- [Document extract]
++++
Novartis offloads share of LTS Lohmann to SAP billionaire Hopp, gaining $400M

Dietmar Hopp

For the past 8 months, Novartis ($NVS) and its partners have been trying to sell the skin-patch maker LTS Lohmann. Two private equity firms appeared ripe for a potential $1.7 billion deal. But that didn't happen. Now, Novartis and the German investment firm BWK are selling their shares in LTS to fellow owner Dietmar Hopp, the German billionaire who's best known for co-founding the software giant SAP.

Novartis, which owned 43% of LTS and is its biggest customer, expects an after-tax gain of $400 million from the sale, according to Reuters. Hopp had held about 30% of the company through his investment firm, dievini Hopp BioTech, and his stake will now grow to 96%. LTS had been talking with other potential buyers--including Germany's Evonik Industries and the private equity firms Nordic Capital and Wendel--but couldn't agree on a price with anyone but Hopp, according to Reuters.
++++
- [What needs to be done]
In the article on the LTS Lohmann sale, what share of LTS will Dietmar Hopp hold after buying out Novartis and BWK?
++++
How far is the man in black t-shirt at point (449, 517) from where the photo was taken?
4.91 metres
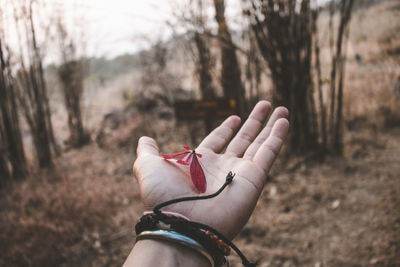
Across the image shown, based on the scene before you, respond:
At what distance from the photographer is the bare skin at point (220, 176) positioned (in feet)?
3.03

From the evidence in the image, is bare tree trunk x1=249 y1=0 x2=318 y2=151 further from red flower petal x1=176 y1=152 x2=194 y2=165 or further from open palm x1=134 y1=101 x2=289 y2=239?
red flower petal x1=176 y1=152 x2=194 y2=165

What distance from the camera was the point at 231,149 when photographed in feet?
4.34

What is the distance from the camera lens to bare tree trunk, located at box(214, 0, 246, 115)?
2.87 metres

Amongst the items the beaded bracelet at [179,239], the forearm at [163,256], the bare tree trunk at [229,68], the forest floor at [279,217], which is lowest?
the forest floor at [279,217]

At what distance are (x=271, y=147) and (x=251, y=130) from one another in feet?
0.73

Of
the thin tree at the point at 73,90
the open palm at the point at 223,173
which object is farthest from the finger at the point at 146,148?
the thin tree at the point at 73,90

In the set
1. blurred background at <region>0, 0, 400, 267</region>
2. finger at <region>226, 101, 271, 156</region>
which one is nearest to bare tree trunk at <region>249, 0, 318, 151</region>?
blurred background at <region>0, 0, 400, 267</region>

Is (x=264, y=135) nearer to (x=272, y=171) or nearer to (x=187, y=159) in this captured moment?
(x=187, y=159)

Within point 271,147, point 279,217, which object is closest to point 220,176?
point 271,147

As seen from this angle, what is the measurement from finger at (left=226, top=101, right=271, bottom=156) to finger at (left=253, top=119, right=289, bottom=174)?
151 mm

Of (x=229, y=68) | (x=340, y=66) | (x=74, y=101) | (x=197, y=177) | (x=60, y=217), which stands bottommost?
(x=60, y=217)

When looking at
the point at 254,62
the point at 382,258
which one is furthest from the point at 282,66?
the point at 382,258

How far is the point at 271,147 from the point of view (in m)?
1.13

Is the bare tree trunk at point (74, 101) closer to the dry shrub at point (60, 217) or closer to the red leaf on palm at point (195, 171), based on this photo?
the dry shrub at point (60, 217)
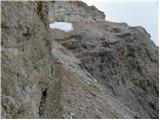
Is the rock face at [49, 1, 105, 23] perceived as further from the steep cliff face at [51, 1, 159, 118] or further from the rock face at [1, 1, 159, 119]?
the steep cliff face at [51, 1, 159, 118]

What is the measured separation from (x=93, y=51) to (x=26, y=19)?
17.7 m

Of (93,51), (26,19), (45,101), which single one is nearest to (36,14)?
(26,19)

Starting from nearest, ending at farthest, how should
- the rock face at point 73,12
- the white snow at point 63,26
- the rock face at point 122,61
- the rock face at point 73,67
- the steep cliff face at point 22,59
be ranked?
the steep cliff face at point 22,59 → the rock face at point 73,67 → the rock face at point 122,61 → the white snow at point 63,26 → the rock face at point 73,12

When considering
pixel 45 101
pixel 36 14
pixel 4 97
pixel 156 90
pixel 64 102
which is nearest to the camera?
pixel 4 97

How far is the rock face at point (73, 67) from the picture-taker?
9.53 meters

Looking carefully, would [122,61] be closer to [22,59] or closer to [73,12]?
[73,12]

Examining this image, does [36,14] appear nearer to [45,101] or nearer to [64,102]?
[45,101]

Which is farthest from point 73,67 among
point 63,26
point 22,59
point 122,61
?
point 22,59

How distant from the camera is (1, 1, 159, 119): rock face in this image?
375 inches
++++
- [Solution]
96%